• Required work:
Rewrite everything from the line containing "What distance separates" down to the end of the items, switching "camera" to "lens" and leaving all else unchanged. Leave the pictures out.

======== Data for processing

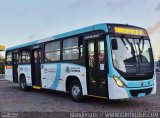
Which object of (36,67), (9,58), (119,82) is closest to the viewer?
(119,82)

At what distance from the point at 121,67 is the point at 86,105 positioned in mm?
2095

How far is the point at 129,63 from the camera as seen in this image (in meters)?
10.7

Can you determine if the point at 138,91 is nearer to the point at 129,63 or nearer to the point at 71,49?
the point at 129,63

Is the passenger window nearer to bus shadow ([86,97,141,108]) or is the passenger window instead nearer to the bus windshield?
bus shadow ([86,97,141,108])

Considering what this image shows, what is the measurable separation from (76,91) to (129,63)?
2.77 m

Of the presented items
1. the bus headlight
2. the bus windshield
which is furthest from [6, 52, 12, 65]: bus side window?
the bus headlight

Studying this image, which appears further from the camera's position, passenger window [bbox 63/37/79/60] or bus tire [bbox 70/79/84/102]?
passenger window [bbox 63/37/79/60]

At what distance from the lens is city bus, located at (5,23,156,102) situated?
10.5 m

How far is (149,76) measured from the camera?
11.2 meters

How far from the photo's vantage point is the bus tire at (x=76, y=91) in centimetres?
1214

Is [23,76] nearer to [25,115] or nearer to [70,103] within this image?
[70,103]

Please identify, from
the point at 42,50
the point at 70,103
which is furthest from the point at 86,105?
the point at 42,50

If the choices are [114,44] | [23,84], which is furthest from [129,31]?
[23,84]

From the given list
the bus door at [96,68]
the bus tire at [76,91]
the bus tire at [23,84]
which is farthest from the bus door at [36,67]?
the bus door at [96,68]
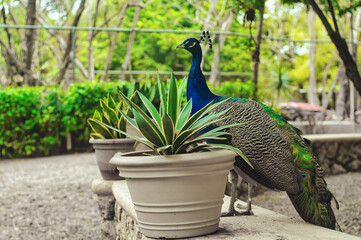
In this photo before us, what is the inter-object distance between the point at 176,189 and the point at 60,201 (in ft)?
13.7

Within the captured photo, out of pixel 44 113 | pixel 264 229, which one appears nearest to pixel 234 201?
pixel 264 229

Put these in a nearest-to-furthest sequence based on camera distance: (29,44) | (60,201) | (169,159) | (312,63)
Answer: (169,159)
(60,201)
(29,44)
(312,63)

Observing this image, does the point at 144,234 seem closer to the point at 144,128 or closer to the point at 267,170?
the point at 144,128

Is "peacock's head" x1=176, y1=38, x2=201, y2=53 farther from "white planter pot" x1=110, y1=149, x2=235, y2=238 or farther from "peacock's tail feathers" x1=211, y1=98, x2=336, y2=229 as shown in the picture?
"white planter pot" x1=110, y1=149, x2=235, y2=238

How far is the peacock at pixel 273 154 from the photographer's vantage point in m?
2.45

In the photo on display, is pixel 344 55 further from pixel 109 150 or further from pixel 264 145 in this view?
pixel 109 150

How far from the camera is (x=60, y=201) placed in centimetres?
586

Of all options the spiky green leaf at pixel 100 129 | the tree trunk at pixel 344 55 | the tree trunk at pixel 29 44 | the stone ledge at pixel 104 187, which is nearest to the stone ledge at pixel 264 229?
the stone ledge at pixel 104 187

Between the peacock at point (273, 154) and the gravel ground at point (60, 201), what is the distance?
2.06m

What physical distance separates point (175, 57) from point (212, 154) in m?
24.0

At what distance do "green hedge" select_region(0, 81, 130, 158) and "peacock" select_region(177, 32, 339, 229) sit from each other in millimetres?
6257

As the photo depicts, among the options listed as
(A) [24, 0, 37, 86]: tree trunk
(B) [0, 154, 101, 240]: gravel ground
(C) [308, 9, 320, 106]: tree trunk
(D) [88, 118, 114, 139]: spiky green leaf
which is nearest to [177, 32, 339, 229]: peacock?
(D) [88, 118, 114, 139]: spiky green leaf

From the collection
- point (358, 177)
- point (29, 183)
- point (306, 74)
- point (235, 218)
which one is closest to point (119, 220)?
point (235, 218)

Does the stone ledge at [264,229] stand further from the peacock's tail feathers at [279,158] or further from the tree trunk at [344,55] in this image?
the tree trunk at [344,55]
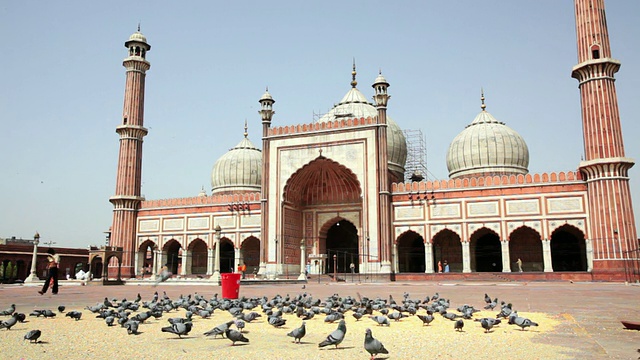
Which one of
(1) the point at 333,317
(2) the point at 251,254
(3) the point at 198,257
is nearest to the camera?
(1) the point at 333,317

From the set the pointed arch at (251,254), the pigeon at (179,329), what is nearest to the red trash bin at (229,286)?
the pigeon at (179,329)

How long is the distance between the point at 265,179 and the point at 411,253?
27.1ft

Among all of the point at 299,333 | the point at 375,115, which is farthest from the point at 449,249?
the point at 299,333

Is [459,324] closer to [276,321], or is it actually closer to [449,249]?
[276,321]

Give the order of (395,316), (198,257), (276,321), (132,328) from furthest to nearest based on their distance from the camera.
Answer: (198,257), (395,316), (276,321), (132,328)

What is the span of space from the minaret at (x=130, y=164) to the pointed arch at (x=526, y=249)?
65.9 feet

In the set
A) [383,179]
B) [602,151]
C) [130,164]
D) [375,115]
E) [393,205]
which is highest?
[375,115]

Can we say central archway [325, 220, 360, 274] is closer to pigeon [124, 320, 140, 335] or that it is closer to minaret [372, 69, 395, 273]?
minaret [372, 69, 395, 273]

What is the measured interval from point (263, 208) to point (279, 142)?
3.50 metres

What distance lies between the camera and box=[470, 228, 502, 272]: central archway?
2519 centimetres

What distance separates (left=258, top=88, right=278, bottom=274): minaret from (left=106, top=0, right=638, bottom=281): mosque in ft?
0.18

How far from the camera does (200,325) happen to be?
5766 millimetres

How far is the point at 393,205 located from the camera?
2450cm

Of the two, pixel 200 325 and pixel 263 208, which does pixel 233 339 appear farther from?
pixel 263 208
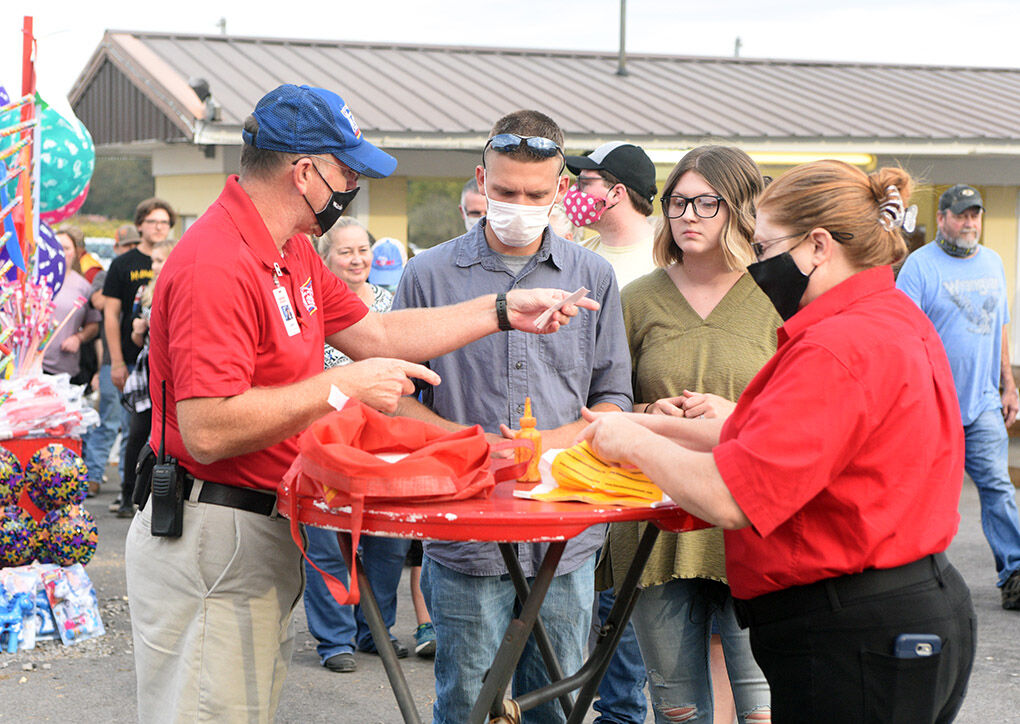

================

• Exercise solution:
What distance separates (left=258, top=88, right=278, bottom=274): minaret from (left=106, top=0, right=638, bottom=281): mosque in ft?
0.18

How far from the lens does (200,325) happen to be?
5766 millimetres

How far is the point at 393,205 located from the lens?
2450cm

Of the two, pixel 200 325 and pixel 263 208, which does pixel 233 339 appear farther from?
pixel 263 208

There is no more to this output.